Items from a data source
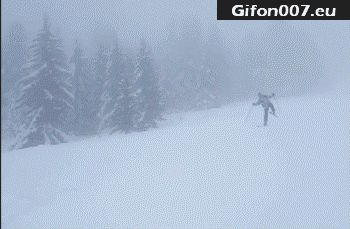 winter-ski-snow-fails-gif-video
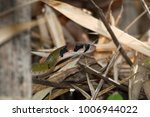 snake in forest  wild animals | Shutterstock . vector #1006944022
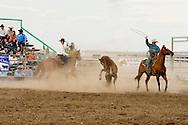 Will James Roundup, Ranch Rodeo, Wild Horse Roping, Hardin, Montana.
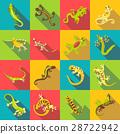 与众不同的 不同的 蜥蜴 28722942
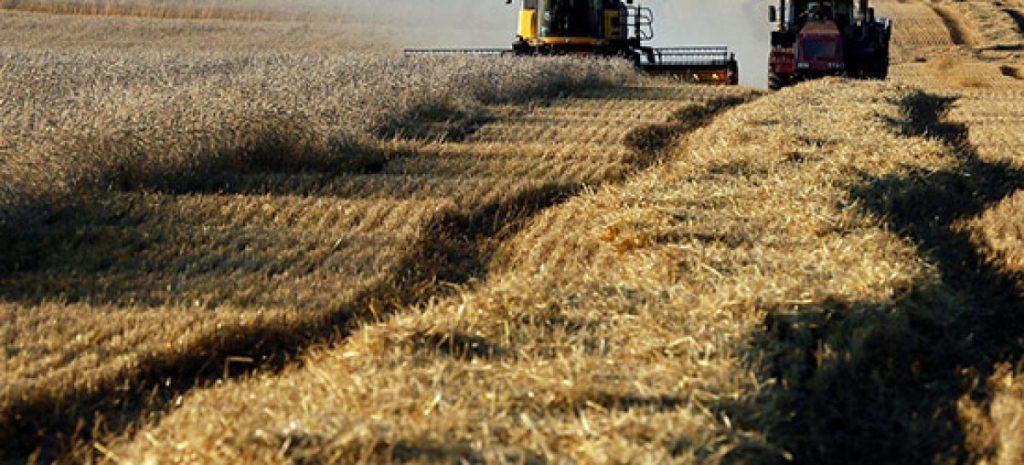Banca nazionale delle terre agricole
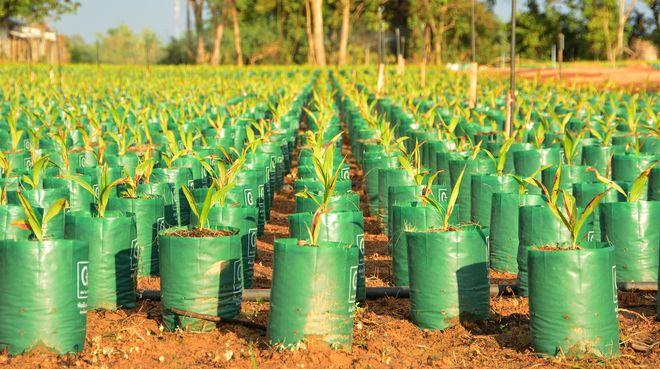 Pépinière de palmiers à huile en Thailande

REQUIREMENT:
Only exact duplicates of the lines from the one containing "snake in forest" through the final line of the entries, both included, are needed, with pictures left out.

EXPECTED ANSWER:
 snake in forest  wild animals | Shutterstock . vector #1006944022
 Will James Roundup, Ranch Rodeo, Wild Horse Roping, Hardin, Montana.
 与众不同的 不同的 蜥蜴 28722942
Banca nazionale delle terre agricole
 Pépinière de palmiers à huile en Thailande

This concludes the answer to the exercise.